* BEGIN Items *

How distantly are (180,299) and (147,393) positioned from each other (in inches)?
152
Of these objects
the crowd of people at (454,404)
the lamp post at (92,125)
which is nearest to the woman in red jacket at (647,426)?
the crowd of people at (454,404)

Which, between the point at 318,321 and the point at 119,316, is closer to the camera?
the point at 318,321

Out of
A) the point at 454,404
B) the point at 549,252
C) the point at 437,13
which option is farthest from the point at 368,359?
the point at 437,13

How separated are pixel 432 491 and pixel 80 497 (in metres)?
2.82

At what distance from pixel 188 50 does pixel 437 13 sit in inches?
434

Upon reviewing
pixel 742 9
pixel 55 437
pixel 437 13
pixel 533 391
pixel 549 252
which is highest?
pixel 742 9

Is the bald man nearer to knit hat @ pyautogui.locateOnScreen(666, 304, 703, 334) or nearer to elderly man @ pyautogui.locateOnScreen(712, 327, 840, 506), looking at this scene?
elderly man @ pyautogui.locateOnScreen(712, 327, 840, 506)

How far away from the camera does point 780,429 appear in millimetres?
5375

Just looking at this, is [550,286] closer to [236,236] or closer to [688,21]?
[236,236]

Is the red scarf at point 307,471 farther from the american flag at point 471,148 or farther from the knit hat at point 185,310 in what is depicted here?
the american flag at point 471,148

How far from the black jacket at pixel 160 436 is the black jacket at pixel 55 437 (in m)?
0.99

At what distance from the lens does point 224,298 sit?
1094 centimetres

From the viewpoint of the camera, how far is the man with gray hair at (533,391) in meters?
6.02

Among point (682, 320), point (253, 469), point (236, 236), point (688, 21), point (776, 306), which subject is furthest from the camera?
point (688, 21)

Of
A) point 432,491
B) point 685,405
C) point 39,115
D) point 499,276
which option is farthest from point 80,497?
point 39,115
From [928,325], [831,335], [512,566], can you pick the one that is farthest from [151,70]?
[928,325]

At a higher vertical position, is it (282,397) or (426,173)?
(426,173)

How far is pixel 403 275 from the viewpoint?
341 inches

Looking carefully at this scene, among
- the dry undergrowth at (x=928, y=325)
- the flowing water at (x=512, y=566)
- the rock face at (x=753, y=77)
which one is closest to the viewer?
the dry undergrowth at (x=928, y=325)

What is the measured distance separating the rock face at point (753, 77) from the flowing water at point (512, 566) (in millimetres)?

* END Items *

- **Written instruction**: Which lines of the data above contain the word "closer"? Report each of those lines in full, and treat uppercase and lowercase letters as different.

- **Result for this exercise**:
Which, between the point at 318,321 and the point at 119,316, is closer to the camera?
Just looking at this, is [550,286] closer to [236,236] or closer to [688,21]?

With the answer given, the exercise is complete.